Thank you, Mr. Chairman. I appreciate the Member’s comments
and his suggestions of where we could make life better. I want to reassure him that even though he challenges my memory, I have not forgotten what it’s like to be a Regular Member. I just want to reassure the Member of that as he constantly reminds me that I’ve forgotten, and I constantly remind him that I can well remember.
Unfortunately, I’m going to just tell him some things that he doesn’t want to hear. He says he knows the answers. The Department of Environment and Natural Resources is working, in my opinion, at capacity. In fact, we’re scraping to try to stay abreast. If you pick an area, it doesn’t matter if it’s fighting fires, dealing with wildlife issues, caribou, for example, bison. We’ve got enormous water issues that we’re trying to solve here in the next 273 days, the recycling where we’ve spent enormous amounts of time and money looking at our next big initiative which is all that electronic waste. The issue of tire shredders is there. It’s just we have not got the resources or the time to do all the things. It’s on our list and we’re working towards getting there.
The issue of consultation and outreach on recycling, I’ve talked to the Member about, yes, on things like plastic bags. We recognize that after five years or so it’s time to look at that so that it’s a little more surgical, maybe a little more precise. The world has changed. People’s actions and use of bags have changed, so there is an area that we are going to look at. We’ve committed to do that.
The fire season – and the Member’s made comments about revision of policy and hard choices and we can’t afford another fire season – while we want to be very prepared, we want to, I want to, the government wants to reassure people of the Northwest Territories, as we did last fire season, that if their communities are threatened, if people are threatened, if our homes and communities are threatened we will spend the money. We will have no choice, I don’t think. If we are faced with the new norm of $60 million fire seasons, the Member is correct, it’s going to take some very tough fiscal choices if we’re going to have to significantly realign our budgets for that new reality.
But for the coming fire season we’re going to fight the fires with the same focus, the same decision and the same extreme expertise, in many cases, flat out valour and hard, hard work that we did last fire season.

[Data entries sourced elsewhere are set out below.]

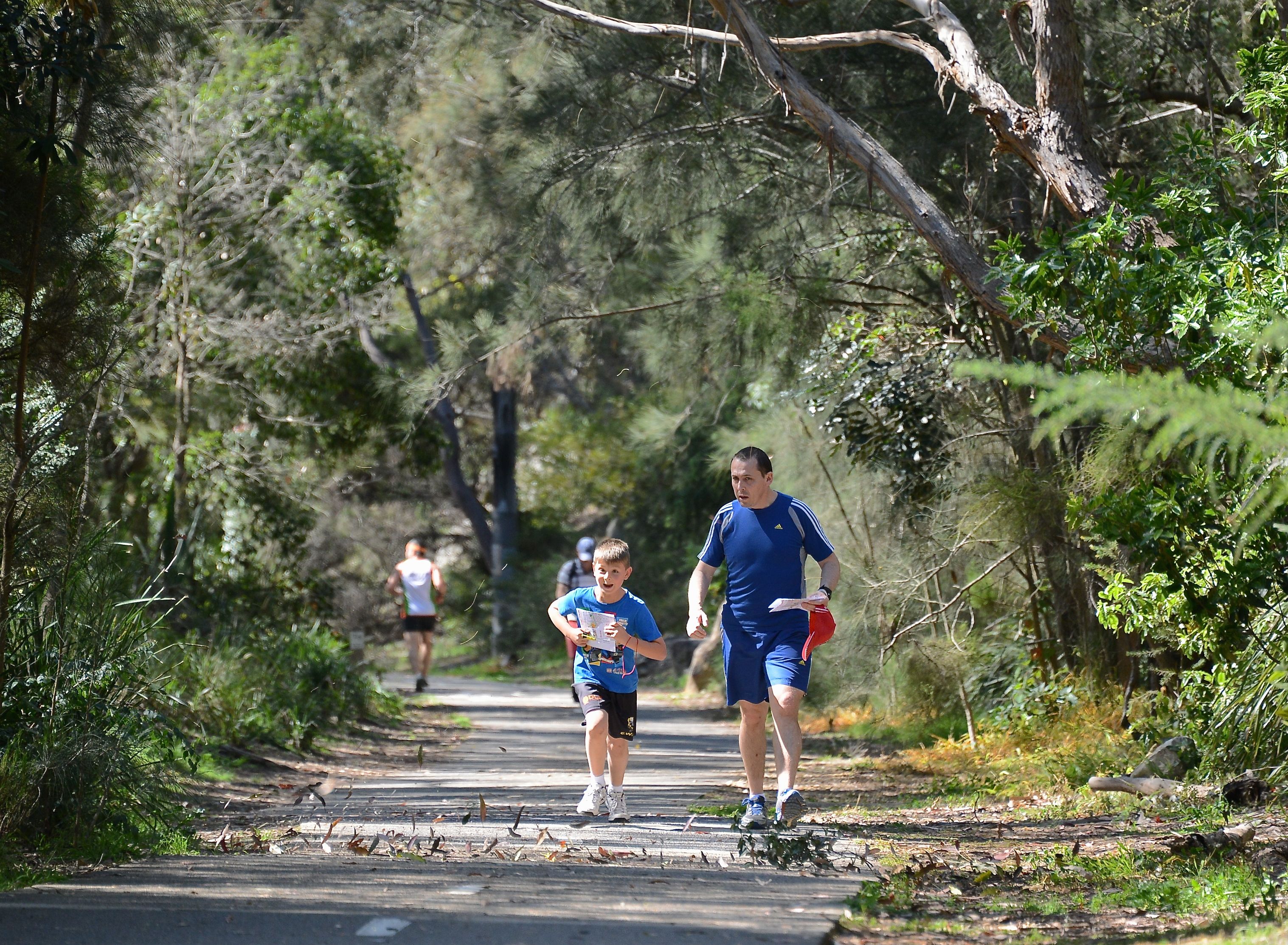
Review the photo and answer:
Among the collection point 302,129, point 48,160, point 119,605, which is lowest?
point 119,605

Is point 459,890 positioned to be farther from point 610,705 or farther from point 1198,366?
point 1198,366

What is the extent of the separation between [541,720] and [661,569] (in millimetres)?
10741

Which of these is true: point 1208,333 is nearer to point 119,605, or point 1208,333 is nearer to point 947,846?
point 947,846

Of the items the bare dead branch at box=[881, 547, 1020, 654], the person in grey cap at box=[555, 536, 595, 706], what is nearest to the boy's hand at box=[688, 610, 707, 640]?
the bare dead branch at box=[881, 547, 1020, 654]

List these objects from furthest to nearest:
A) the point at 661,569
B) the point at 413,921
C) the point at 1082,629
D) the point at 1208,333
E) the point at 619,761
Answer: the point at 661,569 → the point at 1082,629 → the point at 619,761 → the point at 1208,333 → the point at 413,921

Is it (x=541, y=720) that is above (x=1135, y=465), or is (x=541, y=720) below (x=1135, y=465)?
below

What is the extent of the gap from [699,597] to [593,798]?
3.84ft

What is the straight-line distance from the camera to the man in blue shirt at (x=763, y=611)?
6.20 metres

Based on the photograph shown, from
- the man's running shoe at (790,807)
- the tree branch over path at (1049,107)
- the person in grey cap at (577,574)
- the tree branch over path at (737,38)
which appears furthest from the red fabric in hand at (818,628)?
the person in grey cap at (577,574)

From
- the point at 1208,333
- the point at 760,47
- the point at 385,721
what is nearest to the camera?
the point at 1208,333

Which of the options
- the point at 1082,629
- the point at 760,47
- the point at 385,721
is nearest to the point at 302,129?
the point at 385,721

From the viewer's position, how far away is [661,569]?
78.3 ft

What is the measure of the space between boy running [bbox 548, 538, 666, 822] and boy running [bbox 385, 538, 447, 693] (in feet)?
28.1

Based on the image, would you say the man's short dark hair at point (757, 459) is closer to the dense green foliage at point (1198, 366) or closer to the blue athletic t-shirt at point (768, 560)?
the blue athletic t-shirt at point (768, 560)
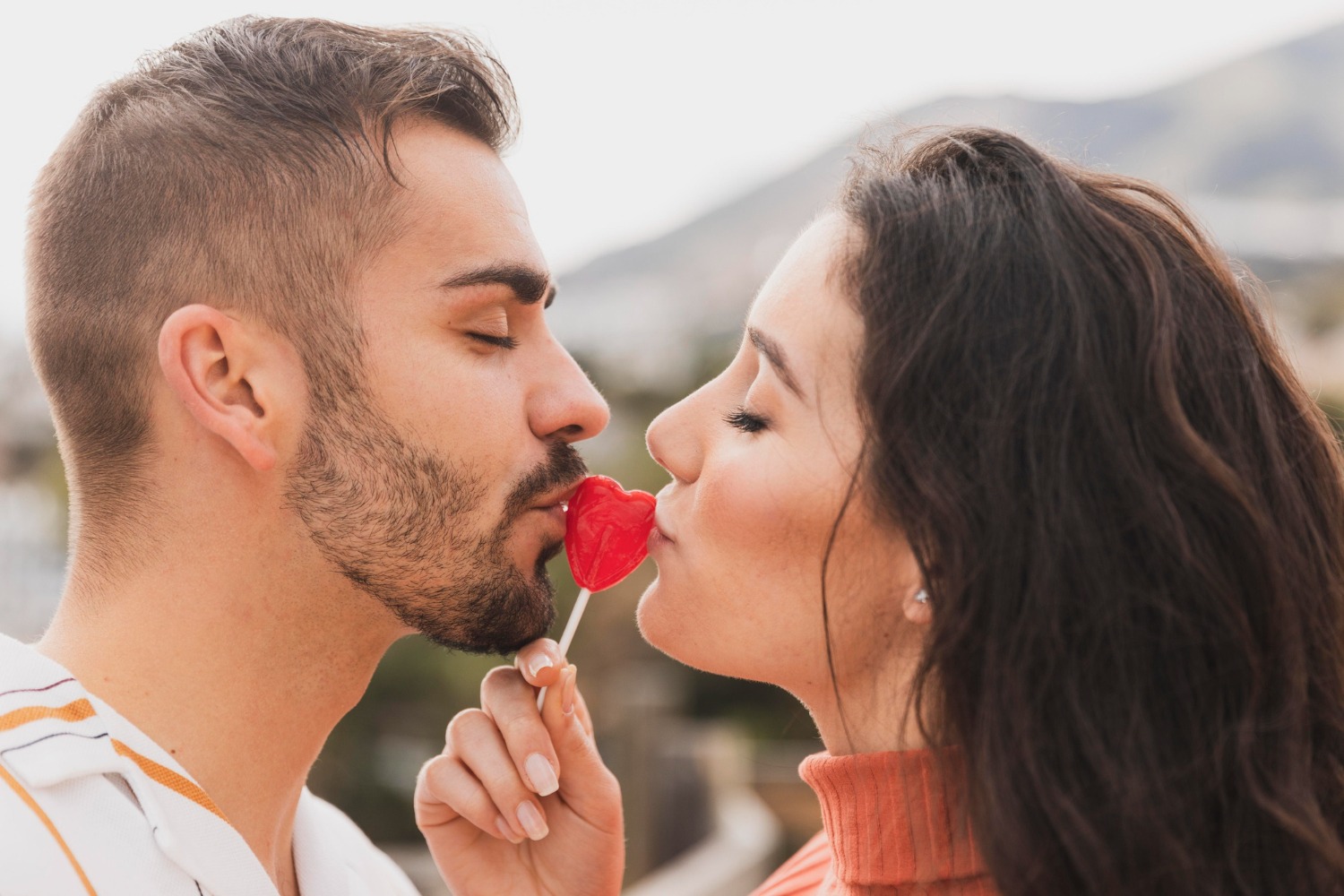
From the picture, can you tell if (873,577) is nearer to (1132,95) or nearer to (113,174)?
(113,174)

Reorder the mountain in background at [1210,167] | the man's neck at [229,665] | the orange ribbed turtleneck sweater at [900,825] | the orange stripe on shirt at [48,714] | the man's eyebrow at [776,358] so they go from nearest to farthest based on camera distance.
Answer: the orange stripe on shirt at [48,714]
the orange ribbed turtleneck sweater at [900,825]
the man's eyebrow at [776,358]
the man's neck at [229,665]
the mountain in background at [1210,167]

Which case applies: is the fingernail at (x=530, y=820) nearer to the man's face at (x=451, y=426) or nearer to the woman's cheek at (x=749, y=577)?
the man's face at (x=451, y=426)

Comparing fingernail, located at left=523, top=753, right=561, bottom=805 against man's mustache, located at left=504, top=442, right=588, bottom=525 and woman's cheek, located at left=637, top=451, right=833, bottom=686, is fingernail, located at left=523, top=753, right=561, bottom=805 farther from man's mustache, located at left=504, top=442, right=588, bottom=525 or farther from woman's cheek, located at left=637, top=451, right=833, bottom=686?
man's mustache, located at left=504, top=442, right=588, bottom=525

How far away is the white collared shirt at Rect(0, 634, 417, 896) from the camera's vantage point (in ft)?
7.04

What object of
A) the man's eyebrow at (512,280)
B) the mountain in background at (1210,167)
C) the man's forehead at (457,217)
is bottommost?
the man's eyebrow at (512,280)

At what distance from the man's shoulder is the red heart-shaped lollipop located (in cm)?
107

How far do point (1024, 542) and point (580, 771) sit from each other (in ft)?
4.94

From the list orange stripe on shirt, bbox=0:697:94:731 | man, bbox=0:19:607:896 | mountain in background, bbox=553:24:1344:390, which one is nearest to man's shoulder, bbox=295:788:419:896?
man, bbox=0:19:607:896

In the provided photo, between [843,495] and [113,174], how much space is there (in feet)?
6.48

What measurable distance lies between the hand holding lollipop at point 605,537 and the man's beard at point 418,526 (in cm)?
11

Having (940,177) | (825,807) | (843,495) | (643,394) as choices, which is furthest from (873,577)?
(643,394)

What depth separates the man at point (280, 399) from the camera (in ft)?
9.21

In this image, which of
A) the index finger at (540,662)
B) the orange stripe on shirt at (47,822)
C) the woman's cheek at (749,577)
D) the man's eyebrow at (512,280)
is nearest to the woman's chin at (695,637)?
the woman's cheek at (749,577)

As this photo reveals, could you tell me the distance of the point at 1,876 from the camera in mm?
2062
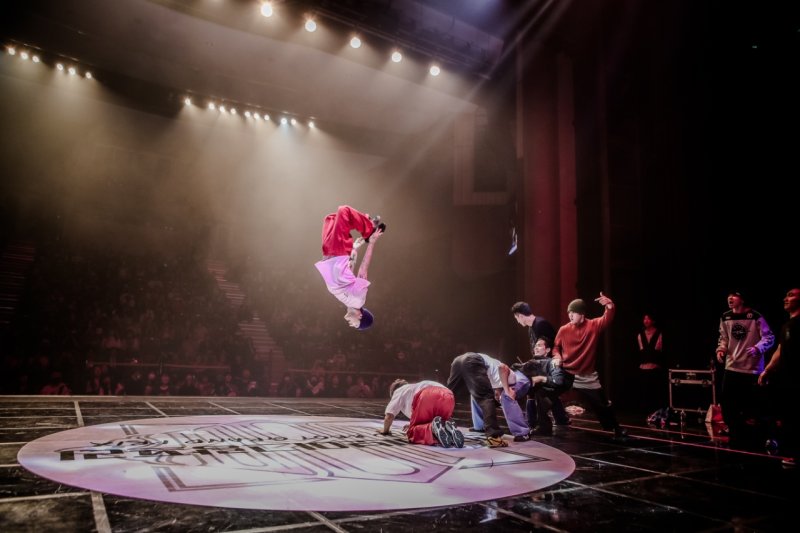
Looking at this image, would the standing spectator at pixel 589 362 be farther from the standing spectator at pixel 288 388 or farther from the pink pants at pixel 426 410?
the standing spectator at pixel 288 388

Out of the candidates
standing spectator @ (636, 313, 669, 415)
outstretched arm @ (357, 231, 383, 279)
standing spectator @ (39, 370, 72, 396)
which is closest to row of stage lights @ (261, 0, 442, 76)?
outstretched arm @ (357, 231, 383, 279)

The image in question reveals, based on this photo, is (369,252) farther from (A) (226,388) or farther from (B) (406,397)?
(A) (226,388)

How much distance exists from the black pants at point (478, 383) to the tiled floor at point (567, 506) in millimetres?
742

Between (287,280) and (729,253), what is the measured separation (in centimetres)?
1253

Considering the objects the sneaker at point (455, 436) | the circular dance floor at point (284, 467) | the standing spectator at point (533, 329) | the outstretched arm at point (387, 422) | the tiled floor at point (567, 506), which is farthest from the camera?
the standing spectator at point (533, 329)

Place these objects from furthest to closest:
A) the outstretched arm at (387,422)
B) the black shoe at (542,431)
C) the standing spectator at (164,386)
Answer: the standing spectator at (164,386) < the black shoe at (542,431) < the outstretched arm at (387,422)

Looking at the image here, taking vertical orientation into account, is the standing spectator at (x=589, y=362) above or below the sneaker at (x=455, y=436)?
above

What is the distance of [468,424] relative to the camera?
19.4 feet

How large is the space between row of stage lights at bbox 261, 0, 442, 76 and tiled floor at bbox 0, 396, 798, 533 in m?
7.24

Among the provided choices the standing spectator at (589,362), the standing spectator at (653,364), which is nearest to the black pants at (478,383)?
the standing spectator at (589,362)

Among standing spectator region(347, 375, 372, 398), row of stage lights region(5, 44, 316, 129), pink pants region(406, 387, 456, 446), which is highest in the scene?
row of stage lights region(5, 44, 316, 129)

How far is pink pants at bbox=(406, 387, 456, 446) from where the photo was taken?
164 inches

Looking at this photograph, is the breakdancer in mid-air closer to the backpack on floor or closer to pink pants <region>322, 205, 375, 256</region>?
pink pants <region>322, 205, 375, 256</region>

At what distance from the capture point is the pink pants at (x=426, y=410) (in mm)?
4168
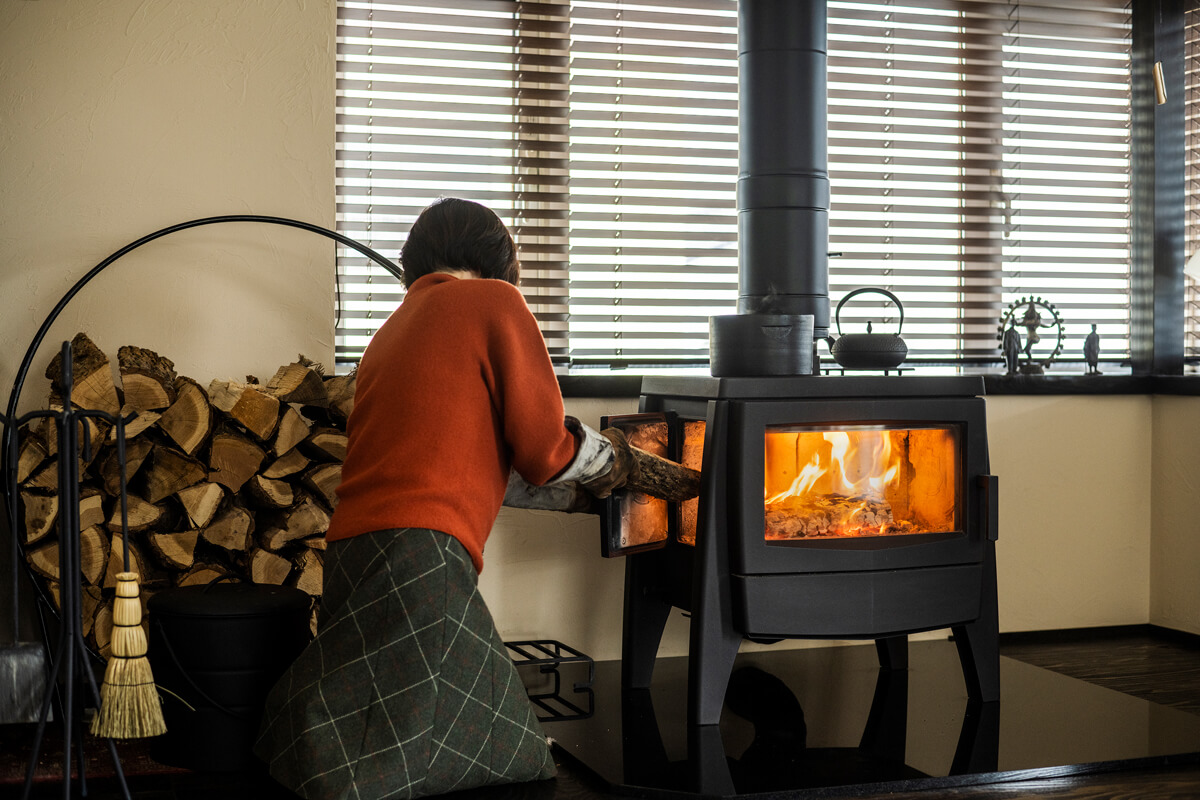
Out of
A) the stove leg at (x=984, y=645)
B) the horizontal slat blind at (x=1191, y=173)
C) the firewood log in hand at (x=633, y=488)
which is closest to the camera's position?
the firewood log in hand at (x=633, y=488)

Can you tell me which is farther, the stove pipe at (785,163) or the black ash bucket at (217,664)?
the stove pipe at (785,163)

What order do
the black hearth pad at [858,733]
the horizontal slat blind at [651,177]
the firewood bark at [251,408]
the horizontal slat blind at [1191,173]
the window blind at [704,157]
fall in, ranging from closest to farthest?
1. the black hearth pad at [858,733]
2. the firewood bark at [251,408]
3. the window blind at [704,157]
4. the horizontal slat blind at [651,177]
5. the horizontal slat blind at [1191,173]

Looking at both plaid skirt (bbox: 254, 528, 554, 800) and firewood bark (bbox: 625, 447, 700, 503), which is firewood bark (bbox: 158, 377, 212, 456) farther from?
firewood bark (bbox: 625, 447, 700, 503)

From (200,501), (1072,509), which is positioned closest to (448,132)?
(200,501)

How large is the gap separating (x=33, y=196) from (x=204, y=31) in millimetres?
555

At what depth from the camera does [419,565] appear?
6.60 ft

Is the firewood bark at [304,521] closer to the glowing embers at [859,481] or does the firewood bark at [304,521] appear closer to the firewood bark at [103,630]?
the firewood bark at [103,630]

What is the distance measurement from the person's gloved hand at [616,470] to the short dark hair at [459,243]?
398mm

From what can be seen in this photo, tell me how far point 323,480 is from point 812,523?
111cm

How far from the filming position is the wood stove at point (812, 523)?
2412mm

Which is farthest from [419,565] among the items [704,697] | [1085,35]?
[1085,35]

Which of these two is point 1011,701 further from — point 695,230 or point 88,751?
point 88,751

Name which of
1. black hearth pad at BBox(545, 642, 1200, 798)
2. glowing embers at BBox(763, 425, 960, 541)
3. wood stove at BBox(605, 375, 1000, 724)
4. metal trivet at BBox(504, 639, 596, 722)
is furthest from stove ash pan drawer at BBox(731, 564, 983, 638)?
metal trivet at BBox(504, 639, 596, 722)

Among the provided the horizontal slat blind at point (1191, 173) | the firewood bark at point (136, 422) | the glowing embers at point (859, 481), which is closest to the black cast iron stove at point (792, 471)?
the glowing embers at point (859, 481)
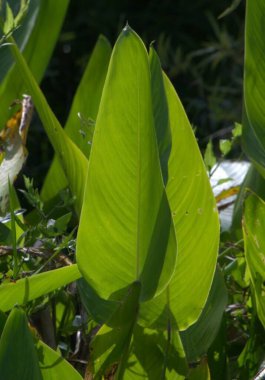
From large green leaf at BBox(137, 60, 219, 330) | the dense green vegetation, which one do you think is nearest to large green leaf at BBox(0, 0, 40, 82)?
the dense green vegetation

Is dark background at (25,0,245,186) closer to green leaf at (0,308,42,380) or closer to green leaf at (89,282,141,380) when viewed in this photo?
green leaf at (89,282,141,380)

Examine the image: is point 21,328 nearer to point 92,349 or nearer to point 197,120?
point 92,349

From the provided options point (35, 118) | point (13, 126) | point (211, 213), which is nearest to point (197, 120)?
point (35, 118)

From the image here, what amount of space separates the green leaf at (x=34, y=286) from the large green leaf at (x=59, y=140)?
0.23 metres

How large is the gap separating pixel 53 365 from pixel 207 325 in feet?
0.65

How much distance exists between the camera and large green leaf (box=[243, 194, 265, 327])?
97cm

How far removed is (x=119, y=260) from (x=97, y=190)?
8 cm

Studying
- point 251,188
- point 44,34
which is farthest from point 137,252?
point 44,34

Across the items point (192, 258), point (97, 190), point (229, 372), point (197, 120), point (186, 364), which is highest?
point (97, 190)

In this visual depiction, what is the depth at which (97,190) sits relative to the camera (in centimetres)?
83

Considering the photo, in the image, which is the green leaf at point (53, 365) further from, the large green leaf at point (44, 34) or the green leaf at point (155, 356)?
the large green leaf at point (44, 34)

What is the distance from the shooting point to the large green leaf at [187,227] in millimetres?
883

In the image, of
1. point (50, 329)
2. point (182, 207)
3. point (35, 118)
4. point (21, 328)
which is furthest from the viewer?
point (35, 118)

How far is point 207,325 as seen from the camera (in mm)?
965
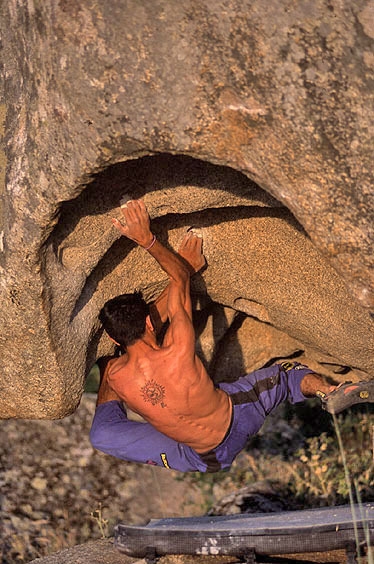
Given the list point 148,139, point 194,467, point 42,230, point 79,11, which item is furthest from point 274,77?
point 194,467

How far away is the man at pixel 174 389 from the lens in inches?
170

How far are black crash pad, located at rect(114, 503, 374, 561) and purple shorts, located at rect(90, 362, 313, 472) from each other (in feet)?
2.23

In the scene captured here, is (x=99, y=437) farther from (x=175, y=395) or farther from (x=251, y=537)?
(x=251, y=537)

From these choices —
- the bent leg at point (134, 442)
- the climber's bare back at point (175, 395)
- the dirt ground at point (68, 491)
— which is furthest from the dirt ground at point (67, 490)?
the climber's bare back at point (175, 395)

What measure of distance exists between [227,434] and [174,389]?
49 centimetres

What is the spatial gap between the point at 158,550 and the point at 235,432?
1031mm

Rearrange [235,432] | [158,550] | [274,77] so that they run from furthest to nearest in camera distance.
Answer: [235,432]
[158,550]
[274,77]

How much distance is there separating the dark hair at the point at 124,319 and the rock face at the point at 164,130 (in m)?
0.17

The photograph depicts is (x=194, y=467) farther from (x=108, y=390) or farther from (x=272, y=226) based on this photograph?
(x=272, y=226)

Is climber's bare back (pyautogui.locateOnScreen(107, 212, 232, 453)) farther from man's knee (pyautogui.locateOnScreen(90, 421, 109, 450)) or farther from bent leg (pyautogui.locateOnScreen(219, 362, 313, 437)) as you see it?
man's knee (pyautogui.locateOnScreen(90, 421, 109, 450))

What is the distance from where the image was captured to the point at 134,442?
476 cm

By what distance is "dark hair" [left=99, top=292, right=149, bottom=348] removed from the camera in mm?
4312

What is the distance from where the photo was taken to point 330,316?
4.48 meters

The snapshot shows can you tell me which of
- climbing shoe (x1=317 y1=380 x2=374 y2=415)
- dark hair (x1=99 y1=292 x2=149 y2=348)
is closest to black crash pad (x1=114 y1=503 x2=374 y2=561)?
climbing shoe (x1=317 y1=380 x2=374 y2=415)
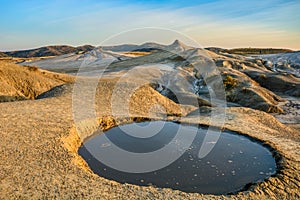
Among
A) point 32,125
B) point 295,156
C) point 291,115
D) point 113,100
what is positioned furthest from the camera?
point 291,115

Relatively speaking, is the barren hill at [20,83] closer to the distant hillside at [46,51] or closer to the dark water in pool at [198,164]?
the dark water in pool at [198,164]

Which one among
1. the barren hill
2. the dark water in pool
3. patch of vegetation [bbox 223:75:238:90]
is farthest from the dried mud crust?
patch of vegetation [bbox 223:75:238:90]

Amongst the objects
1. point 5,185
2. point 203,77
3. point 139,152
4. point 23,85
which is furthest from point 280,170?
point 203,77

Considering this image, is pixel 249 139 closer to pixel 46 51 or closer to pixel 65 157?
pixel 65 157

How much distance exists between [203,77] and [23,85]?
20881mm

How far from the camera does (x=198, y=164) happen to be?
33.4ft

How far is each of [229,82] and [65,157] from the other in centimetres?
2426

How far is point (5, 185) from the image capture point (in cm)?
748

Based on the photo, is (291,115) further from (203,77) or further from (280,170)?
(280,170)

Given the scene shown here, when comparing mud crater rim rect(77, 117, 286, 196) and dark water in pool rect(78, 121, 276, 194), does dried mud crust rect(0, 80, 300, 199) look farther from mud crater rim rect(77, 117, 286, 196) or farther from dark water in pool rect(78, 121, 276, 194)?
dark water in pool rect(78, 121, 276, 194)

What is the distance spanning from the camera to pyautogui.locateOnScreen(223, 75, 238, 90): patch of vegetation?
30.0 meters

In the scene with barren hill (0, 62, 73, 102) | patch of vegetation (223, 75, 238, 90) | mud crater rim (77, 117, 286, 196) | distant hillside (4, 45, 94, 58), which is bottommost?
mud crater rim (77, 117, 286, 196)

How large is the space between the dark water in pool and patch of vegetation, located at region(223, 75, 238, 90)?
16693mm

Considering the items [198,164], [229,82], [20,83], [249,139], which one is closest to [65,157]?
[198,164]
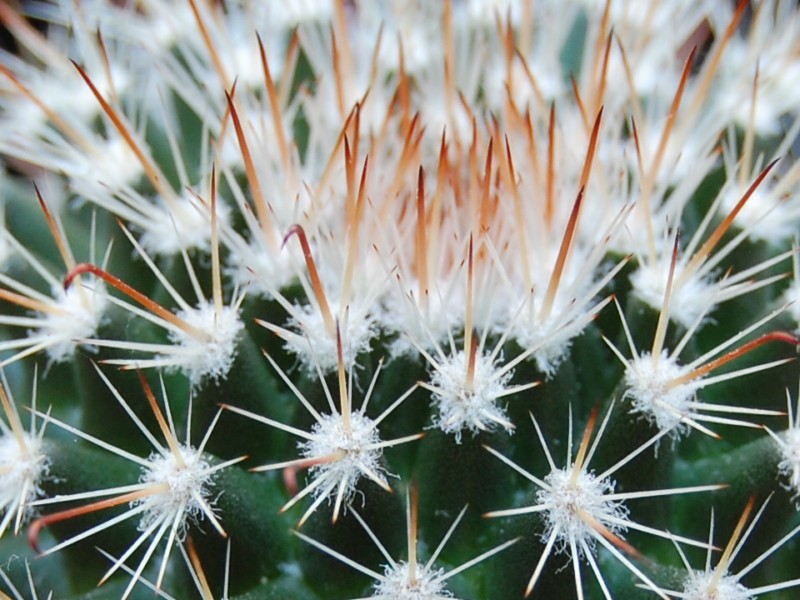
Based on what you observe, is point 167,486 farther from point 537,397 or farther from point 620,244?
point 620,244

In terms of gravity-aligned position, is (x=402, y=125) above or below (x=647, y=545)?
above

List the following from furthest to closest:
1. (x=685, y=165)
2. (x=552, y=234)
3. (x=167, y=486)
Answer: (x=685, y=165) → (x=552, y=234) → (x=167, y=486)

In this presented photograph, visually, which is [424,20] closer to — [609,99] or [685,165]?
[609,99]

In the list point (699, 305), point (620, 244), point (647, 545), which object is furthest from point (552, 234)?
point (647, 545)

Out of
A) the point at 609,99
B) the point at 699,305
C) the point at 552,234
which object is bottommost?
the point at 699,305

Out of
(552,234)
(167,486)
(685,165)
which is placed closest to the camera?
(167,486)

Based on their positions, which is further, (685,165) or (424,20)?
(424,20)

We have some of the best firefighters and fire resources in the country on the ground and in the air, men and women who put themselves in harm’s way every day and went above and beyond in many cases, and we’ve had the benefit of using similar kinds of skilled resources in other jurisdictions. We are going to be ready for the fire season. We’re hoping for the best, but preparing for the worst.
I agree with the Member, especially for those folks living out in the hinterland, that they have to take part responsibility for their circumstances. We want to work with them, as well, in terms of the additional sprinkler kits, the fire smarting that you need to do when you’re that far away from any other potential resources, and when you factor in the vagaries of the weather and the extreme fire behaviour that in many cases has defied practice and standards that we’ve seen both in drought and in terms of the speed of fire.
The Giant Mine remediation, the Member has been on this idea, and I don’t disagree that it has worked in other jurisdictions and in other parts of the world in other areas. With the Giant Mine remediation we have invested significantly in a process where we’ve worked out, for the most part, the bugs of the system. The Member has raised an issue repeatedly in this House that I have yet to hear picked up at all from all the people, the interested people, the experts, the community people in Yellowknife and around Yellowknife that are involved in Giant Mine remediation. We have charted out a course of action. The Member has suggested a somewhat different course of action, but he, at this point, is a lone voice and I believe we need to stay focused on a path that we have laid out, trying to get it implemented and we both want the same thing. We want to be able to protect the environment and the people from the arsenic trioxide. That’s not to say there’s no chance that the Member’s suggestion will someday get some legs and be more timely, but at this juncture it’s an issue that we are, once again, fully occupied trying to do the work that we’ve laid out for ourselves. This is an interesting issue, but one that’s going to be hard to devote any significant resources to. Thank you.